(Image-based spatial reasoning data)
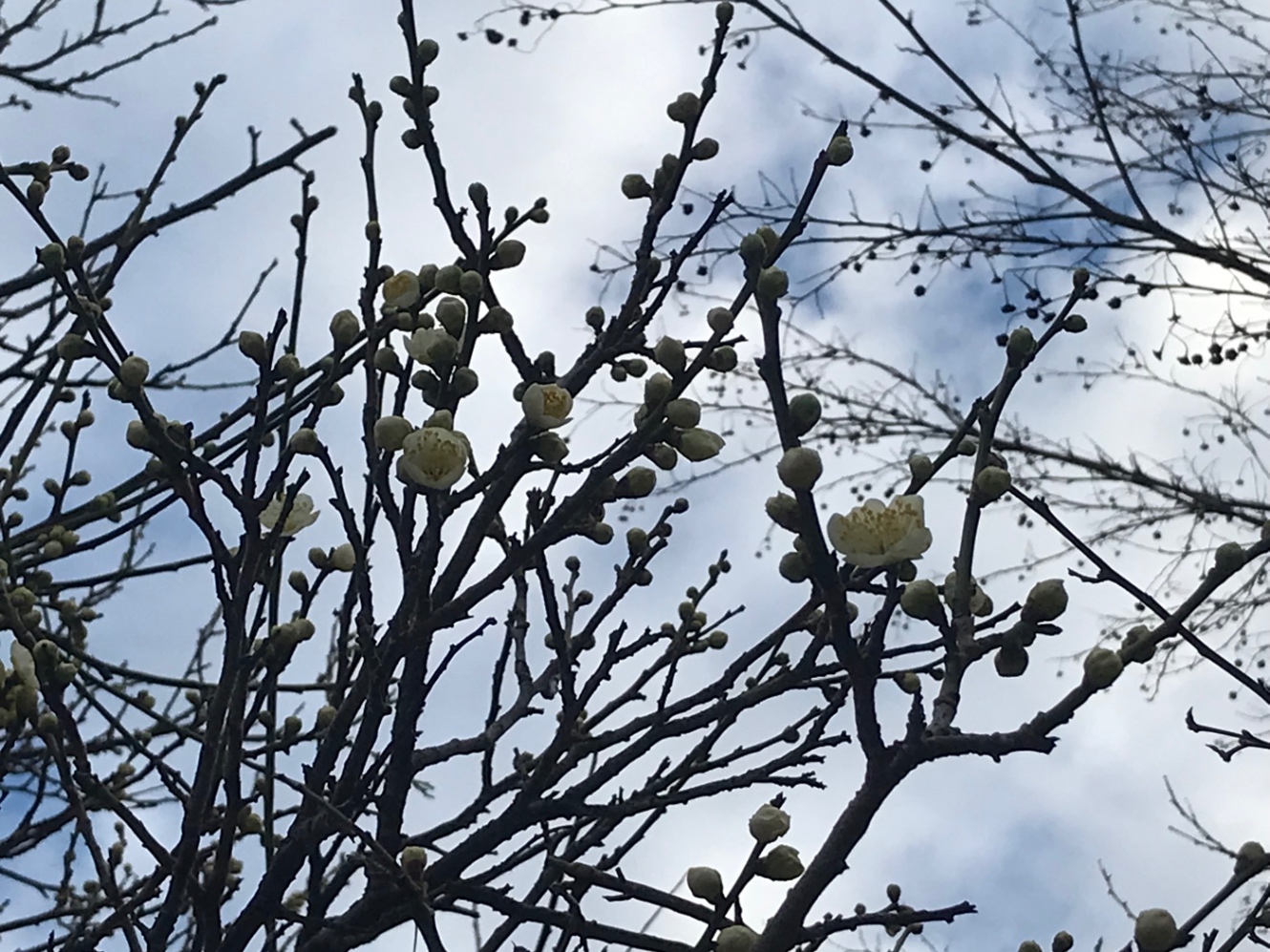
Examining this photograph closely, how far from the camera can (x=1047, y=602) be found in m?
1.12

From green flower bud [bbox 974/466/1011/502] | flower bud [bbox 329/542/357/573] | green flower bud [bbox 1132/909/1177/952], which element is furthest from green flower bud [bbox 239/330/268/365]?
green flower bud [bbox 1132/909/1177/952]

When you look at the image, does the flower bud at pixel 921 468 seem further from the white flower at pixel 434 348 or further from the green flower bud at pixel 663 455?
the white flower at pixel 434 348

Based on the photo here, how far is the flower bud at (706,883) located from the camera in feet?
4.41

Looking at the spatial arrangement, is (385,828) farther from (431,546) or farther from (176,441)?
(176,441)

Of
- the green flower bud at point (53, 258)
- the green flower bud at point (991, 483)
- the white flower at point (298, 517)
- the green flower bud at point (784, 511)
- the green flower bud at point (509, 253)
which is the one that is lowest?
the green flower bud at point (784, 511)

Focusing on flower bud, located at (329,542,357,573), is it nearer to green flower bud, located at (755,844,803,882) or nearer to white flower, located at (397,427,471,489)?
white flower, located at (397,427,471,489)

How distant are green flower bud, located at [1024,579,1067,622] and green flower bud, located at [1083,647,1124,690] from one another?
52mm

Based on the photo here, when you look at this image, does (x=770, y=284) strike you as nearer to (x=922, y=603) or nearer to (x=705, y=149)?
(x=922, y=603)

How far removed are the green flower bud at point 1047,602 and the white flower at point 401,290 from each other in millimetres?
1131

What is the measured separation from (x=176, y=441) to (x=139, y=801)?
186 cm

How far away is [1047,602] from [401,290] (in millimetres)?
1164

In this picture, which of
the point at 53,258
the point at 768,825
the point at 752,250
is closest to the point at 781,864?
the point at 768,825

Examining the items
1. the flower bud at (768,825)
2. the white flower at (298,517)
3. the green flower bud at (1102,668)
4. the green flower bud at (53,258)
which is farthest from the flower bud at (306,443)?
the green flower bud at (1102,668)

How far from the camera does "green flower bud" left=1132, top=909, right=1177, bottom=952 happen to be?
1.23m
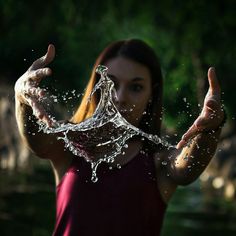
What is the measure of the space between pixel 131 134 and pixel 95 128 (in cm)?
13

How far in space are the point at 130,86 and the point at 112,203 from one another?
0.44m

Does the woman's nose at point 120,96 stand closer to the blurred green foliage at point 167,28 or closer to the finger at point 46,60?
the finger at point 46,60

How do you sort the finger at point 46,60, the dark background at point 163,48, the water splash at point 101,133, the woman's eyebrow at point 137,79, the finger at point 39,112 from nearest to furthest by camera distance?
the finger at point 39,112
the finger at point 46,60
the water splash at point 101,133
the woman's eyebrow at point 137,79
the dark background at point 163,48

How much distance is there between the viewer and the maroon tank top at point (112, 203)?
252 cm

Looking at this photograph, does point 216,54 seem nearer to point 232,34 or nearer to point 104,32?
point 232,34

# WORK REQUIRED:
Extract all the data above exactly, excluding every picture.

# SOLUTION FOR THIS EXERCISE:
Examining this photograph closely, how far from the camera can (x=1047, y=602) be found in m?
1.12

From green flower bud [bbox 974/466/1011/502] | flower bud [bbox 329/542/357/573] | green flower bud [bbox 1132/909/1177/952], which element is furthest from green flower bud [bbox 239/330/268/365]?
green flower bud [bbox 1132/909/1177/952]

When you look at the image, does the flower bud at pixel 921 468 seem further from the white flower at pixel 434 348 or further from the green flower bud at pixel 663 455?
the white flower at pixel 434 348

Based on the photo here, how far is the flower bud at (706,883) located from the camera in feet?
4.41

Looking at the spatial arrangement, is (385,828) farther from (431,546) or farther from (176,441)?
(176,441)

Of
- the green flower bud at point (53, 258)
- the green flower bud at point (991, 483)
- the white flower at point (298, 517)
- the green flower bud at point (784, 511)
- the green flower bud at point (509, 253)
which is the one that is lowest?
the green flower bud at point (784, 511)

Focusing on flower bud, located at (329,542,357,573), is it nearer to green flower bud, located at (755,844,803,882) or nearer to white flower, located at (397,427,471,489)?
white flower, located at (397,427,471,489)

How distant are green flower bud, located at [1024,579,1067,622] and green flower bud, located at [1083,647,1124,690] from one another?
52mm

Based on the photo here, when you look at this image, does (x=770, y=284) strike you as nearer to (x=922, y=603) or nearer to (x=705, y=149)?
(x=922, y=603)

How far removed are the green flower bud at point 1047,602 and the white flower at point 401,290 from each other in millimetres?
1131

What is the measured separation from (x=176, y=441) to (x=139, y=801)?
186 cm

How far away is [1047,602] from [401,290] (in millimetres)?
1164

In this picture, which of
the point at 53,258
the point at 768,825
the point at 752,250
is closest to the point at 781,864?
the point at 768,825

Examining the items
1. the flower bud at (768,825)
2. the white flower at (298,517)
3. the green flower bud at (1102,668)
4. the green flower bud at (53,258)
which is farthest from the flower bud at (306,443)?
the green flower bud at (1102,668)

How far from the camera does "green flower bud" left=1132, top=909, right=1177, bottom=952 happen to be?
1.23m
What is the measure of the space between pixel 131 134 and pixel 95 128 (in cm)?
13

How far in space are the point at 130,86 and the point at 112,203 from one another?
0.44m

Does the woman's nose at point 120,96 stand closer to the blurred green foliage at point 167,28 or closer to the finger at point 46,60?
the finger at point 46,60

How do you sort the finger at point 46,60, the dark background at point 163,48, the water splash at point 101,133, the woman's eyebrow at point 137,79, the finger at point 39,112 from nearest to furthest by camera distance?
the finger at point 39,112
the finger at point 46,60
the water splash at point 101,133
the woman's eyebrow at point 137,79
the dark background at point 163,48

How much distance is there between the viewer and the maroon tank top at point (112, 203)?
252 cm

Looking at this photograph, does point 216,54 seem nearer to point 232,34 or nearer to point 104,32?
point 232,34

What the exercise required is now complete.